Dystopian Emotions PDF Author: Jordan Mckenzie
Publisher: Policy Press
ISBN: 1529214556
Category : Social Science
Languages : en
Pages : 198

Book Description
As nations reel from the effects of poverty, inequality, climate change and the aftermath of the COVID-19 pandemic, it feels as though the world has entered a period characterized by pessimism, cynicism and anxiety. This edited collection challenges individualized understandings of emotion, revealing how they relate to cultural, economic and political realities in difficult times. Combining numerous empirical studies and theoretical developments from around the world, the diverse contributors explore how dystopian visions of the future influence, and are influenced by, the emotions of an anxious and precarious present. This is an original investigation into the changing landscape of emotion in dark and uncertain times.

Handbook of Hinduism in Europe (2 vols)

Handbook of Hinduism in Europe (2 vols) PDF Author:
Publisher: BRILL
ISBN: 9004432280
Category : Religion
Languages : en
Pages : 1677

Book Description
The Handbook of Hinduism in Europe portrays and analyses Hindu traditions in every country in Europe. It presents the main Hindu communities, religious groups, forms and teachings present in the continent and shows that Hinduism have become a major religion in Europe.

The Oxford Handbook of Nonsuicidal Self-Injury

The Oxford Handbook of Nonsuicidal Self-Injury PDF Author: Elizabeth Lloyd-Richardson
Publisher: Oxford University Press
ISBN: 0197611273
Category : Education
Languages : en
Pages : 1297

Book Description
The Oxford Handbook of Nonsuicidal Self-Injury is a compendium of up-to-date research and knowledge of topics germane to the field of nonsuicidal self-injury (NSSI).

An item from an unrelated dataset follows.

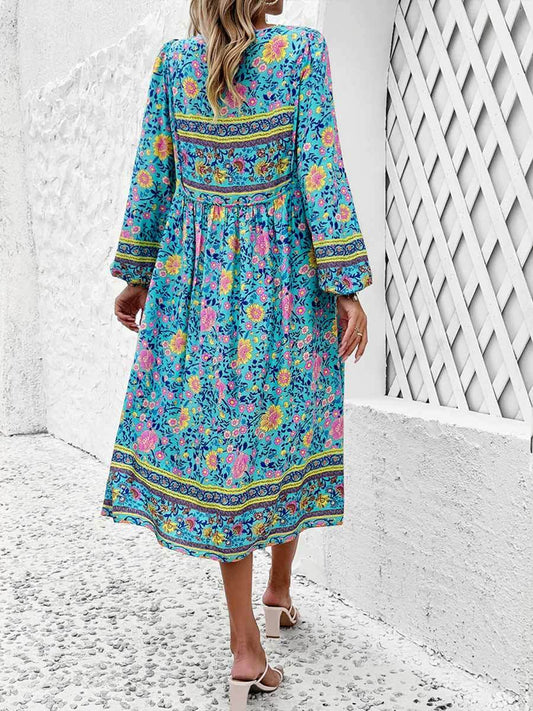 Women's Printed V-Neck Long Sleeve Dress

Edited by renowned scholars Elizabeth E. Lloyd-Richardson, Imke Baetens, and Janis L. Whitlock, the handbook brings together cutting-edge research from a group of internationally distinguished scholars. It covers a wide array of topics including epidemiology, function, neurophysiological processes, lived experience, and intervention and prevention approaches. This comprehensive text will serve as a go-to guide for scholars, clinicians, and anyone with interest in understanding, treating, and preventing self-injury.